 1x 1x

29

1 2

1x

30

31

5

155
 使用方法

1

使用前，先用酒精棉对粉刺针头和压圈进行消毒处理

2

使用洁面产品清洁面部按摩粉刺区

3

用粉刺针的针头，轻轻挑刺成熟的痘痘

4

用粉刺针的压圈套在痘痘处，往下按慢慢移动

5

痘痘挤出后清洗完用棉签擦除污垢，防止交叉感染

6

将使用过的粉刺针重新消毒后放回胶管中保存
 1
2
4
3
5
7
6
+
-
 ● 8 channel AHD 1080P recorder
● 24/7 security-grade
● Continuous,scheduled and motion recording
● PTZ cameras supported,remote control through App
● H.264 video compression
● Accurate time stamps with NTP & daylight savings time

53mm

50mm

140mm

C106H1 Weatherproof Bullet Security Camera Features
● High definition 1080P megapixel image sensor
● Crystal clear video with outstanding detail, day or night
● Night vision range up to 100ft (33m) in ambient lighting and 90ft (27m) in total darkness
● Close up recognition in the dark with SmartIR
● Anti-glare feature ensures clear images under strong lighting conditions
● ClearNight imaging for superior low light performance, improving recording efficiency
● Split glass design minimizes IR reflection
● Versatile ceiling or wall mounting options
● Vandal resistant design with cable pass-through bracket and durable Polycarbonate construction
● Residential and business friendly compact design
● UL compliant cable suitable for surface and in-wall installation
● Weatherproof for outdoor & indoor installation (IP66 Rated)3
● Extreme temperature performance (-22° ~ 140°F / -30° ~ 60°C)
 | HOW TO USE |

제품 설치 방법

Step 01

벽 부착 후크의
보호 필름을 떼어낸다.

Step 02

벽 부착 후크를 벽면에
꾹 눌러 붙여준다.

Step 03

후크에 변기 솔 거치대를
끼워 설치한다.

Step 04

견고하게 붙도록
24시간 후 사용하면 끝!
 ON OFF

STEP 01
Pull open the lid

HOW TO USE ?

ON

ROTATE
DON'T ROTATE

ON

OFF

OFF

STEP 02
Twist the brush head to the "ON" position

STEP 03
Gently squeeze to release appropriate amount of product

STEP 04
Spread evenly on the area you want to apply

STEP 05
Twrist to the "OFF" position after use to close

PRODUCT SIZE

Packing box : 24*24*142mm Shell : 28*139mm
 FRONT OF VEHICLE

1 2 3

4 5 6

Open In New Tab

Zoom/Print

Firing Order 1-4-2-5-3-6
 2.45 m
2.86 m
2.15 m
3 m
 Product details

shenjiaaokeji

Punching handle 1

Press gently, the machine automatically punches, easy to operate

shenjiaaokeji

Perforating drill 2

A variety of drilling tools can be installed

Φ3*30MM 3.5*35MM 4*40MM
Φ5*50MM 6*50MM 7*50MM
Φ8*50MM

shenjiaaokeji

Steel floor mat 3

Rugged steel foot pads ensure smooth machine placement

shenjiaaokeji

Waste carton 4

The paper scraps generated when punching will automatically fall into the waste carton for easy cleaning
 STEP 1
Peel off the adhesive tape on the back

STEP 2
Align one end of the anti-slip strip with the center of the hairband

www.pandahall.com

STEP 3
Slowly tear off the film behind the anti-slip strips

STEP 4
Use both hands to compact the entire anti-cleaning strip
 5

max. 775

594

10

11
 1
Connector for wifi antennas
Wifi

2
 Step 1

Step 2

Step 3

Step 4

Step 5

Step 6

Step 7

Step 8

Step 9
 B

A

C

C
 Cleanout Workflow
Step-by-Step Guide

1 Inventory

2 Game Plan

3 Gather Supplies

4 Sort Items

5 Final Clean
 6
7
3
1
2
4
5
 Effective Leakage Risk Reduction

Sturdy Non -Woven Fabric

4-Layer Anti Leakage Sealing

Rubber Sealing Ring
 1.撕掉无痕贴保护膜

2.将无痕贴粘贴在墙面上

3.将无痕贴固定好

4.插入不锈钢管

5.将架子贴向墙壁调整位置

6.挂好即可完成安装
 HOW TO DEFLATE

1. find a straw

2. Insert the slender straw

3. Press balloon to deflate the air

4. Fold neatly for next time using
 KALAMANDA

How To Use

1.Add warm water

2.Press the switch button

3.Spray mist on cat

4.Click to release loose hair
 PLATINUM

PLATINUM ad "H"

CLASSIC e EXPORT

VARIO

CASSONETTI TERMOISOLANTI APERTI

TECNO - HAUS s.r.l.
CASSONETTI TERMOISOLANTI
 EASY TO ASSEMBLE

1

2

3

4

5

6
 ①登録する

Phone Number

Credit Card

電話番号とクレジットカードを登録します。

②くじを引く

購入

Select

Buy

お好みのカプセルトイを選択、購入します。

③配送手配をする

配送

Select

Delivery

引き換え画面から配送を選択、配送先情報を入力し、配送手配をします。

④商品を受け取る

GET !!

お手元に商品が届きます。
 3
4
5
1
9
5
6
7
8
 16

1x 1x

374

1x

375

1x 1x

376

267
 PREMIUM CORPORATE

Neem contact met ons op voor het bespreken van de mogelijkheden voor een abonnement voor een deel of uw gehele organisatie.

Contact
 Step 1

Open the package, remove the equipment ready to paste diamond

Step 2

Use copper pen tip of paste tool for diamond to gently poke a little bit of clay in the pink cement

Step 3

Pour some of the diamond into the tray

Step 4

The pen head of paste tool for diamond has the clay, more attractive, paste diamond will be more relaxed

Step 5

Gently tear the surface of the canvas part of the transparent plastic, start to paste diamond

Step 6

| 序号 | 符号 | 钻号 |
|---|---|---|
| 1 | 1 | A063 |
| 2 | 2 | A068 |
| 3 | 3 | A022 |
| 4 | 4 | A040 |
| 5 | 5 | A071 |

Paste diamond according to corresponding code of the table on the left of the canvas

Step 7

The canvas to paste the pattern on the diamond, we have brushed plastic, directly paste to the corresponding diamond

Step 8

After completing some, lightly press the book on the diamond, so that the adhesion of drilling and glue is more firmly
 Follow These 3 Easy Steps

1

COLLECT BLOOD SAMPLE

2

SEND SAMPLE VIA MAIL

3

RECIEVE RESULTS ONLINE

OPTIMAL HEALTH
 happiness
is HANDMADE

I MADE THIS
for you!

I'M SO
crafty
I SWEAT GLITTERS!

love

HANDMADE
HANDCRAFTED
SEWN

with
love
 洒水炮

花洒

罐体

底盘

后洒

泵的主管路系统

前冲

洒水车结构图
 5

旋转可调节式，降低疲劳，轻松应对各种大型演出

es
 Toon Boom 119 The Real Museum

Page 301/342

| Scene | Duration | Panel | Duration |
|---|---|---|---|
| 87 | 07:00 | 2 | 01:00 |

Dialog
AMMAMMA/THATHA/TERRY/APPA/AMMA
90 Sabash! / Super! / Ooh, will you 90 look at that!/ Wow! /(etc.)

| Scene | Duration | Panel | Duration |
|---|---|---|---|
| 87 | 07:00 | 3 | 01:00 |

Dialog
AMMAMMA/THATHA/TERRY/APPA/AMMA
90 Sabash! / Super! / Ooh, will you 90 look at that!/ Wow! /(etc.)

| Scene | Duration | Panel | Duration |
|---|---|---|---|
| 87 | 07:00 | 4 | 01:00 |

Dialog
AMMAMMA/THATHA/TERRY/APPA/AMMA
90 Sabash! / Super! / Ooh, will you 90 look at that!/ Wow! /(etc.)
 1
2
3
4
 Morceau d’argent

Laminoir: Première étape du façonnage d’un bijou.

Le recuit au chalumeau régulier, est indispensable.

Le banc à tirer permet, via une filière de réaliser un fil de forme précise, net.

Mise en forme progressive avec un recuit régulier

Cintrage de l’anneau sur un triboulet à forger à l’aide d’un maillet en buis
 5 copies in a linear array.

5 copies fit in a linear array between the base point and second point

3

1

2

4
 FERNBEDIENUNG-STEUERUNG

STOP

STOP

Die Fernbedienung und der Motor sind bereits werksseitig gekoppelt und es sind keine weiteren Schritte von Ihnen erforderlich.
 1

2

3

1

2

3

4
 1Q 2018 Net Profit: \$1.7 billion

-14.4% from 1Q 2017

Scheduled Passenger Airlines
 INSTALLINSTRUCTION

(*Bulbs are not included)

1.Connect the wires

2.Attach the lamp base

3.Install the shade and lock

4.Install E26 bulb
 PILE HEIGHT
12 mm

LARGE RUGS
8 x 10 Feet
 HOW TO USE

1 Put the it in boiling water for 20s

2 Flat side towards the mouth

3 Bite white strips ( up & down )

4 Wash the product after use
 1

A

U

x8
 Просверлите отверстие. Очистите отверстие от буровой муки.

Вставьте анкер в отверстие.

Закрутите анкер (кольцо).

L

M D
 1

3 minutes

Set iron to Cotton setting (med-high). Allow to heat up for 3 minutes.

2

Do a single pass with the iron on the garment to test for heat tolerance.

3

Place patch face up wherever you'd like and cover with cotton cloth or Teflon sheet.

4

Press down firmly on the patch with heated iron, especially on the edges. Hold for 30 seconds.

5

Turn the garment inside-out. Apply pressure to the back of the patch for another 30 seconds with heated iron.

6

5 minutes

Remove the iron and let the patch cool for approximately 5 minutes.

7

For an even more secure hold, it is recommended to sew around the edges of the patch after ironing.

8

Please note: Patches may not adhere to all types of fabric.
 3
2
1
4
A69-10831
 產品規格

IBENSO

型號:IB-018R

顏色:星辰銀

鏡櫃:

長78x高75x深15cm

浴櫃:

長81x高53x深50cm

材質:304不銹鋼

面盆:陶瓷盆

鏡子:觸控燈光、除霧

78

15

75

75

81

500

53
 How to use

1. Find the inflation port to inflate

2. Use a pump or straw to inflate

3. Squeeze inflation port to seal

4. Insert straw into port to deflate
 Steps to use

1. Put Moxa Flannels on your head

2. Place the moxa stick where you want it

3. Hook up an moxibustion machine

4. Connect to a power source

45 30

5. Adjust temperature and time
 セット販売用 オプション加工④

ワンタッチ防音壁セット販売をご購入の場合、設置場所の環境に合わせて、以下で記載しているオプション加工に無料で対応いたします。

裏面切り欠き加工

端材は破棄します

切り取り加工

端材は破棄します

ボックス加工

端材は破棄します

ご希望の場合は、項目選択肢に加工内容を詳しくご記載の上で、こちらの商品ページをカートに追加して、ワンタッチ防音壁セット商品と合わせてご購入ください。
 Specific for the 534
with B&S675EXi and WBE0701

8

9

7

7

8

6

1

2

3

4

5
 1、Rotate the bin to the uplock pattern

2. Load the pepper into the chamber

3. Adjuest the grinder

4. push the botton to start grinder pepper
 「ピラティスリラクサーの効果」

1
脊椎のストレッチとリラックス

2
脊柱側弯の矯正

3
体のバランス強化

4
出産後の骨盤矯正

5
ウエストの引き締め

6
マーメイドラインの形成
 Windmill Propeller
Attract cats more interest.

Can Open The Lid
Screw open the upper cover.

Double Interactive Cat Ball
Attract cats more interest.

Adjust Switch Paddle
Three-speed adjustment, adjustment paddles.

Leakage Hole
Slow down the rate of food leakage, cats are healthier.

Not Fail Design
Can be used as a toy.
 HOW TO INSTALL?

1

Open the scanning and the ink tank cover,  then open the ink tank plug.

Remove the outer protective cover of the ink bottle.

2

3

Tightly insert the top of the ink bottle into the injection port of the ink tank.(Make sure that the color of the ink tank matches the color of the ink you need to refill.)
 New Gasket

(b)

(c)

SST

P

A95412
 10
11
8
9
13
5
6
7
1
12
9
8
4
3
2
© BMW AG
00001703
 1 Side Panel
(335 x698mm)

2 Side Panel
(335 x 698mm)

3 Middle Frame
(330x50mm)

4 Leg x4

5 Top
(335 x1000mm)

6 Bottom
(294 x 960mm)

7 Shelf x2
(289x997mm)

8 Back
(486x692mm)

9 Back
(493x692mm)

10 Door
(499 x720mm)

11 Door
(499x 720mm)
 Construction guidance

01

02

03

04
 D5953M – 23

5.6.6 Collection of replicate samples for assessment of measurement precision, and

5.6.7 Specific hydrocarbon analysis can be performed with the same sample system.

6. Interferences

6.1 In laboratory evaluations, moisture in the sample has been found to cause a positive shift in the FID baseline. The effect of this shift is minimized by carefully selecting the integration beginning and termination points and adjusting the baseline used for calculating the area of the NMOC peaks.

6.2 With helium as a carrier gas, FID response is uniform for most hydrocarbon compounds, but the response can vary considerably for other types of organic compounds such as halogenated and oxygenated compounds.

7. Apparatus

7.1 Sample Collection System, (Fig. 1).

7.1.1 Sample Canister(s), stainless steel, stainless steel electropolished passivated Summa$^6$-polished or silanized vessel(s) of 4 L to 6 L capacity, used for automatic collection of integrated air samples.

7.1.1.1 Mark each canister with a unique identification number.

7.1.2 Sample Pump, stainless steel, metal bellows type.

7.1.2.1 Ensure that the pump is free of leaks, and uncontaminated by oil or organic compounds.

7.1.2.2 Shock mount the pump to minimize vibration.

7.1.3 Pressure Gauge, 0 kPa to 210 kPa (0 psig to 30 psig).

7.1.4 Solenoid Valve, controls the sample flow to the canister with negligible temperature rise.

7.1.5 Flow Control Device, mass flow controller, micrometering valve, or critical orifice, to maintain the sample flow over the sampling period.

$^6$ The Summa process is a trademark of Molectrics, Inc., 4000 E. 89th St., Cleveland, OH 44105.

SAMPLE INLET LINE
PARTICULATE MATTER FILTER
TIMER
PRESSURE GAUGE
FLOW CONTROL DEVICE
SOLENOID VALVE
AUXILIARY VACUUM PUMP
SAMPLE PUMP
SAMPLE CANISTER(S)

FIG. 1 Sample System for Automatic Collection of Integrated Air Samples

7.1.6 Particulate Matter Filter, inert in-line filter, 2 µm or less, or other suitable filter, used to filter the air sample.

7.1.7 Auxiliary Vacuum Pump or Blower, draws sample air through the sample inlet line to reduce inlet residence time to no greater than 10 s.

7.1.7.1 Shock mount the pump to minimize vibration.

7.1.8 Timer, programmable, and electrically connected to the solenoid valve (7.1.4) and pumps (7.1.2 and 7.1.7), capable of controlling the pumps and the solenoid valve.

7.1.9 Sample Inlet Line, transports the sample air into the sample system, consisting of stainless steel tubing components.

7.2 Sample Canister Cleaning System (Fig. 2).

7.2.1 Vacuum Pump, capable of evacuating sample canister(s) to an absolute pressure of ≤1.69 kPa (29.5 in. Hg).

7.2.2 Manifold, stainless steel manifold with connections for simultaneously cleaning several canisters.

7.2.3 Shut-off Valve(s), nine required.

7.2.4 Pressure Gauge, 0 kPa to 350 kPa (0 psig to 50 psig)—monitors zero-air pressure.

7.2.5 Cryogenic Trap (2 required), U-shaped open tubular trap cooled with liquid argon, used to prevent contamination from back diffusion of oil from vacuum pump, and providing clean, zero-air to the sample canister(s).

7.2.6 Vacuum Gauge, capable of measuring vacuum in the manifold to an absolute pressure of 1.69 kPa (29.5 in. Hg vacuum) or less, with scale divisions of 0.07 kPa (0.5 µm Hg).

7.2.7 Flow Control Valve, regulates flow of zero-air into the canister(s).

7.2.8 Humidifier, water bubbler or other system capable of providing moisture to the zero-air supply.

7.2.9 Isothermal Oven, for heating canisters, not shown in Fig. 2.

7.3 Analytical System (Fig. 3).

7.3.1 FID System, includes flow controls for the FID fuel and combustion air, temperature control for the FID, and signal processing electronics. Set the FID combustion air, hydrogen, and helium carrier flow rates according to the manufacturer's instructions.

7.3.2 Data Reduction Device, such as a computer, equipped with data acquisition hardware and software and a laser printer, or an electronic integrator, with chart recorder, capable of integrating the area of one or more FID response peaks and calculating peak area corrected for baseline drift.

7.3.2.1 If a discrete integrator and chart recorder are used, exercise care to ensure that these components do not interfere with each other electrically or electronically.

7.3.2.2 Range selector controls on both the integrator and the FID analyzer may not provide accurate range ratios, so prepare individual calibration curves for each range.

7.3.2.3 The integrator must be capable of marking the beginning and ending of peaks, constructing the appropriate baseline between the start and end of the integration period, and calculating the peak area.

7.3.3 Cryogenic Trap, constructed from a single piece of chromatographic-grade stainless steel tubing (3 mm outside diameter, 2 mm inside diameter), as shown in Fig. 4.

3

○ ○ ○ ○ ○

- About this task -
Only the lines above starting at the line that holds "2.Attach the lamp base" and ending at the line that holds "ご希望の場合は、項目選択肢に" are to be repeated, exactly and in full.

- Answer to the exercise -
2.Attach the lamp base

3.Install the shade and lock

4.Install E26 bulb
 PILE HEIGHT
12 mm

LARGE RUGS
8 x 10 Feet
 HOW TO USE

1 Put the it in boiling water for 20s

2 Flat side towards the mouth

3 Bite white strips ( up & down )

4 Wash the product after use
 1

A

U

x8
 Просверлите отверстие. Очистите отверстие от буровой муки.

Вставьте анкер в отверстие.

Закрутите анкер (кольцо).

L

M D
 1

3 minutes

Set iron to Cotton setting (med-high). Allow to heat up for 3 minutes.

2

Do a single pass with the iron on the garment to test for heat tolerance.

3

Place patch face up wherever you'd like and cover with cotton cloth or Teflon sheet.

4

Press down firmly on the patch with heated iron, especially on the edges. Hold for 30 seconds.

5

Turn the garment inside-out. Apply pressure to the back of the patch for another 30 seconds with heated iron.

6

5 minutes

Remove the iron and let the patch cool for approximately 5 minutes.

7

For an even more secure hold, it is recommended to sew around the edges of the patch after ironing.

8

Please note: Patches may not adhere to all types of fabric.
 3
2
1
4
A69-10831
 產品規格

IBENSO

型號:IB-018R

顏色:星辰銀

鏡櫃:

長78x高75x深15cm

浴櫃:

長81x高53x深50cm

材質:304不銹鋼

面盆:陶瓷盆

鏡子:觸控燈光、除霧

78

15

75

75

81

500

53
 How to use

1. Find the inflation port to inflate

2. Use a pump or straw to inflate

3. Squeeze inflation port to seal

4. Insert straw into port to deflate
 Steps to use

1. Put Moxa Flannels on your head

2. Place the moxa stick where you want it

3. Hook up an moxibustion machine

4. Connect to a power source

45 30

5. Adjust temperature and time
 セット販売用 オプション加工④

ワンタッチ防音壁セット販売をご購入の場合、設置場所の環境に合わせて、以下で記載しているオプション加工に無料で対応いたします。

裏面切り欠き加工

端材は破棄します

切り取り加工

端材は破棄します

ボックス加工

端材は破棄します

ご希望の場合は、項目選択肢に加工内容を詳しくご記載の上で、こちらの商品ページをカートに追加して、ワンタッチ防音壁セット商品と合わせてご購入ください。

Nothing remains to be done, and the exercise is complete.